A sputter of light flickered rapidly until it exhausted into nothing. It was little more than a tired glow in the Carpathian's hand. If what Emery had said was true; however, Silas had every reason to doubt him; Emery was incapable of controlling magic.
Or the young man was confronted with fatigue, another possibility that Silas logged in his mind. Whether the Carpathian's display of unbearable inadequacy was genuine or a tactic to lower his guard, he wouldn't allow himself to commit to one conclusion. Not even as he bore witness to perhaps one of the best performances he'd ever seen.
Silas shifted among the leaves, desperate to ignore the sharp, dull pain eating into his flesh. A plop of thick liquid fell onto the vamp of his black boots, his skin glittering beneath the stained metal. He clenched his hands together, nails digging into his palms to bypass the pain. It failed, and yet still did it bring him comfort.
"Why would the Carpathian military send an inept soldier on a quest like this?" Silas asked.
Emery curled his fingers and leaned against a tree, his pistol still in Silas's view. It served as a warning and a threat. "I'm the Archiver. Carpathia knows little about the stones. My job is to record our findings."
"Monroe took the ice stone," Silas recalled. It only stood to reason that the Carpathians had a few more of Litis's stones in their collection of war trophies.
"We can't use them. The stones can not be shattered if the Litisan Mage is still alive. It's as if the stones are bound to their souls. We've never been able to figure out how."
"Take one alive."
Emery chuckled as if it was the world's most absurd suggestion. "The Litisan Mages are loyal to a fault. They will not speak when interrogated, and most commit suicide the minute they know the battle is lost."
"What is your hope with an Ezterrian?" Silas wondered. "Do you think she'll be more talkative than a Litisan Mage?"
Silas knew very little about Pyra. Apart from her history as one of the indentured servants of General Marx Duke, a man who pursued the pleasure of tormenting and raping the young Ezterrian girls in his possession.
Pyra had no reason to help Carpathia. Not that she would be brave enough to knock at Death's door, she would sooner cut her tongue out before she surrendered anything to the nation that traumatized her.
Then again, that was never his problem. The coin would be his as long as he found Pyra alive.

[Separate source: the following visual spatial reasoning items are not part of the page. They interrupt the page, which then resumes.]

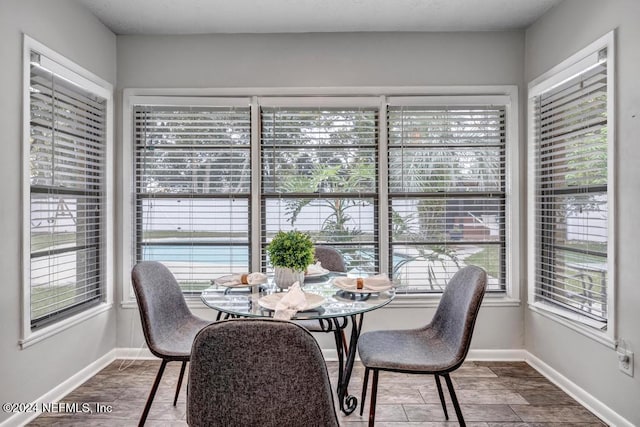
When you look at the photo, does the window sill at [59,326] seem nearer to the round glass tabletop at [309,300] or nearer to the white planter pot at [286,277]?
the round glass tabletop at [309,300]

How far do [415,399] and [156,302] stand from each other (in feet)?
5.36

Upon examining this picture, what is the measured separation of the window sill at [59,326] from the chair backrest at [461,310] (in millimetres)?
2248

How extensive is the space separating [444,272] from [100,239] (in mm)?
2671

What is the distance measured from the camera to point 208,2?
101 inches

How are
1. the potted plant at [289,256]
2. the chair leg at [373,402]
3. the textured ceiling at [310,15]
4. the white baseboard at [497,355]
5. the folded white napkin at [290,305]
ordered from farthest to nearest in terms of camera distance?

"Carpathia is running out of options." Emery's hold tensed around the pistol's grip. "I'm sure the King would give her anything she desired in exchange for what she knows."
"Well, if it were me, I would demand all the coin in the King's vault."
Emery huffed, unamused. "You can only think of money. Can't you, thief?"
Silas smirked. "Is there anything more alluring in this world?"
"And what if you betray everyone to get it?"
"Anything for a bit of coin."
"A lonely man you will be until the end of your days."
"Buried in an enormous pile of money," Silas added.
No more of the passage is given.